The way I see the q_n function is that it is some function that takes every z to exactly one of its nth roots, you just don't know which. And thinking of it like that it is not at all obvious to me why such a function would have problems being continuous unless ALL functions in the complex plane would have a similar problem being continuous, which brings me back to my feeling that this branch-cut issue is somehow being forced on the function by the nature of the complex plane, and is not really a problem with the function itself.

So you're saying that helicoid you attached has its x and y coordinates as the real and imaginary input and then just outputs the angle and that's the z coordinate. That makes sense. I mean I understand conceptually most of what you're saying but I still can't figure out what makes q_n so special in not being continuous.

5. Nov 20, 2011

### jackmell

The origin of multivaluedness lies in the complex logarithm function.
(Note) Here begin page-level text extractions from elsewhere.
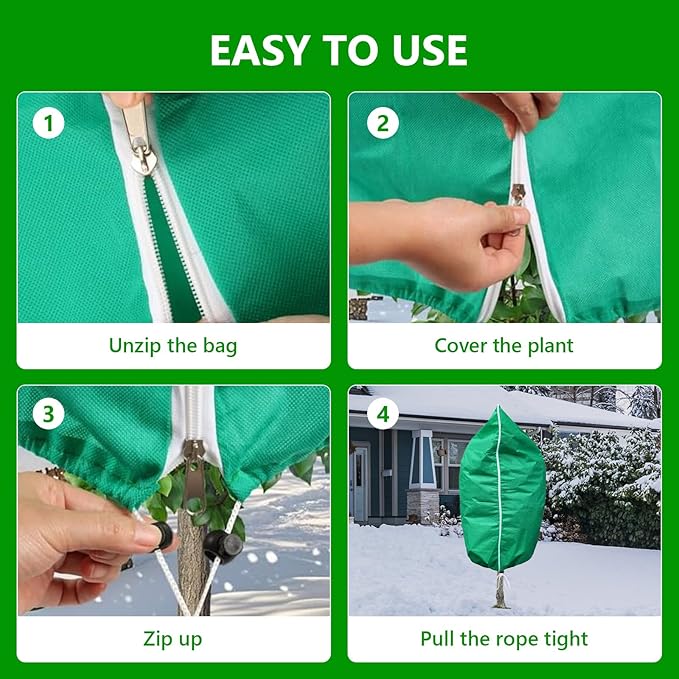 EASY TO USE

1

Unzip the bag

2

Cover the plant

3

Zip up

4

Pull the rope tight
Functions which do not include them either explicitly or implicitly, are not multivalued (pretty sure about that but maybe there are some that are. Mostly anyway then). So polynomials, the exponential function, the trig functions, are all non-multivalued although you could make them multivalued by supplying multivalued arguments such as $\sin(\log(z))$. The inverse trig functions are multivalued because their definitions include the log function. Roots are multivalued because again, they include in their definitions, the complex log function. Other non-obvious functions are multivalued because somewhere within them lies a multivalued component.

q_n is being implicitly defined as a single-valued "function" by saying "a function maps C to C." That implicitly means "single-valued" so that's why we define it as we did.
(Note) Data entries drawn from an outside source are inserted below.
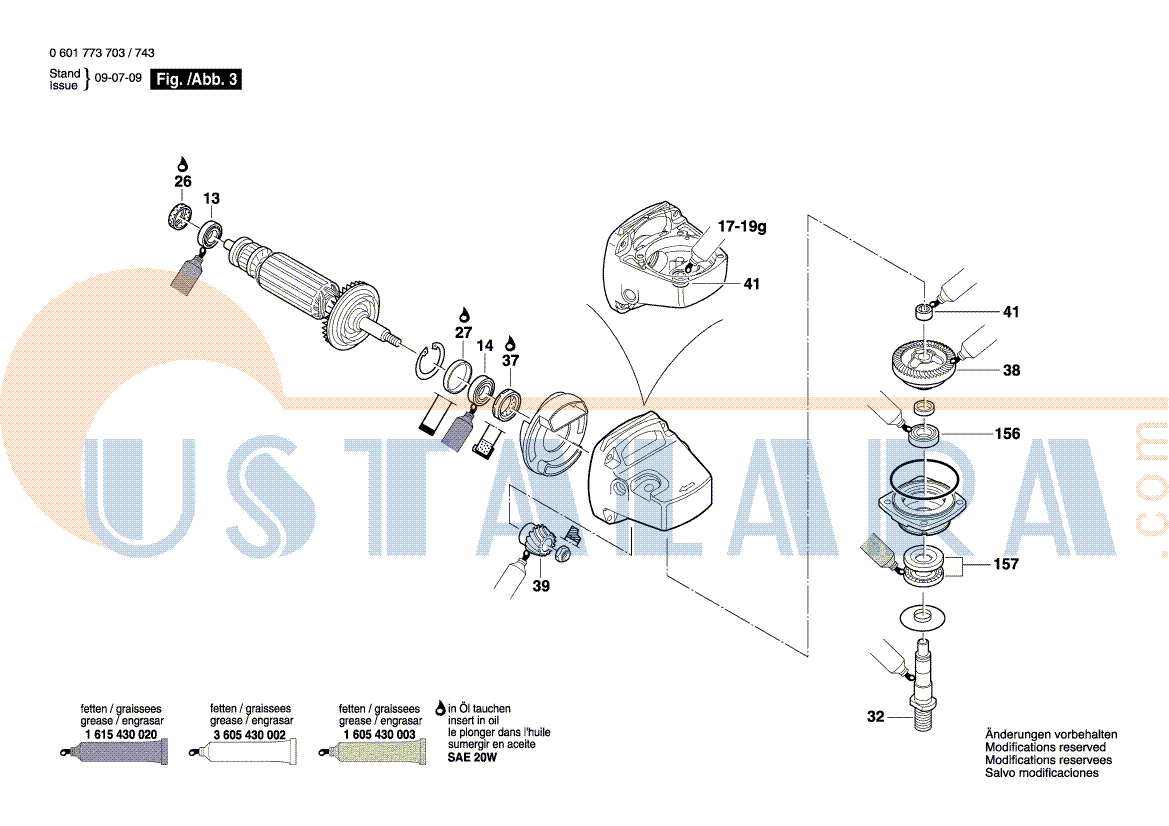 0 601 773 703 / 743
Stand Issue } 09-07-09 Fig. /Abb. 3

26
13
27
14
37
17-19g
41
41
38
156
157
39
32

USTALARA.com

fetten / graissees
grease / engrasar
1 615 430 020

fetten / graissees
grease / engrasar
3 605 430 002

fetten / graissees
grease / engrasar
1 605 430 003

in Öl tauchen
insert in oil
le plonger dans l'huile
sumergir en aceite
SAE 20W

Änderungen vorbehalten
Modifications reserved
Modifications reservees
Salvo modificaciones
The single-valued root function is discontinuous along it's branch cut but the multivalued root function $\sqrt{z}$ is differentiable (locally) everwhere except at zero. Yeah, I know, the single-valued and multi-valued one look the same.
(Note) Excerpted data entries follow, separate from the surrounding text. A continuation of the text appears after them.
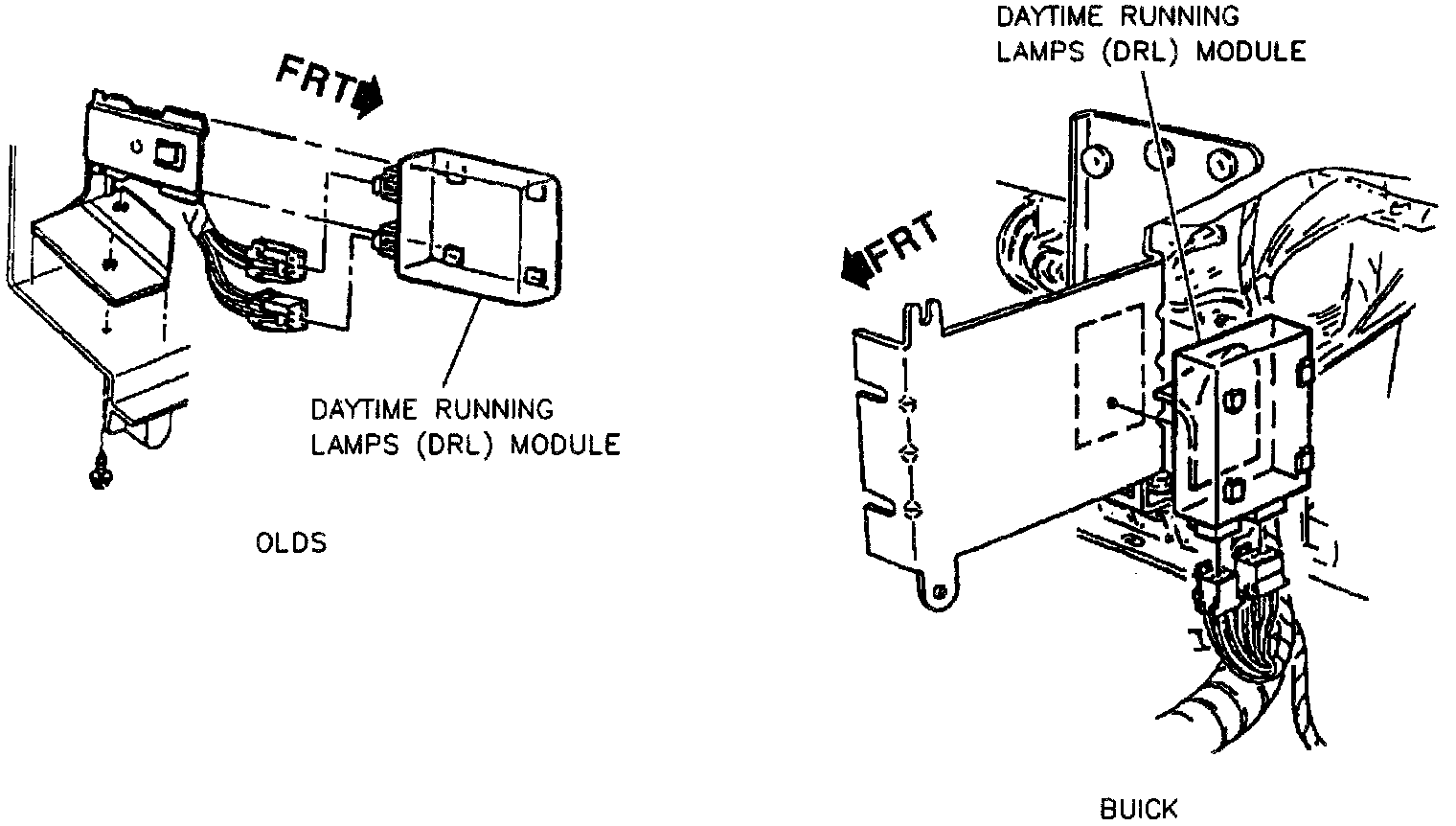 FRT

DAYTIME RUNNING LAMPS (DRL) MODULE

OLDS

DAYTIME RUNNING LAMPS (DRL) MODULE

FRT

BUICK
Branch-cuts are a consequence of the complex log function and the requirements for functions to have single-values for many applications in math.

I should have written $\log(z)=ln|r|+i\arg(t)$ and for any function f(z) we can write it's real and complex component as :

$$f(z)=u(r,\theta)+iv(r,\theta)$$

then the imaginary component of log(z) is $u(r,\theta)=\theta$. Ok, if you plot $u(r,\theta)$as a function of the two variables r and theta, you'll get the helicoid.

Last edited: Nov 20, 2011
6. Nov 20, 2011

### Poopsilon

Ahhhh I see. Ok I see what you mean about the log function being implicit within the nth root functions. And I also understand that the log function in the complex plane is the inverse of the exponential function which is not injective (since it gives the same output for every 2π increase/decrease in period). But even the the identity function f(z)=r*exp(iθ) gives the same output for every 2π increase/decrease in its period, thus I still can't figure out what's so special about the inverse of exp(z).

7. Nov 21, 2011

### jackmell

8. Nov 21, 2011

### Bacle2

I think the multivaluedness here also has to see with the periodicity of the sin and cos functions, and the polar form z=rcosθ+isinθ=rcos(θ+2nπ)+isin(θ+2nπ) , which is what the logz gives you, so that you get a countably-infinite-to-1 representation of a complex number
every time you use a log, or a polar representation. But , while you cannot get a global inverse, you can still get many local inverses (if f'(z)±0 ) called logθ , and each of these inverses is a branch, where you have a unique, consistent, polar representation in a range [θ,θ+2π) , with the openness on the right to prevent periodicity from creeping-in .

Notice too, that because of the fundamental theorem of algebra, all polynomials of degree higher-than-one are many-to-one; only entire biholomorphic maps are of the type az+b.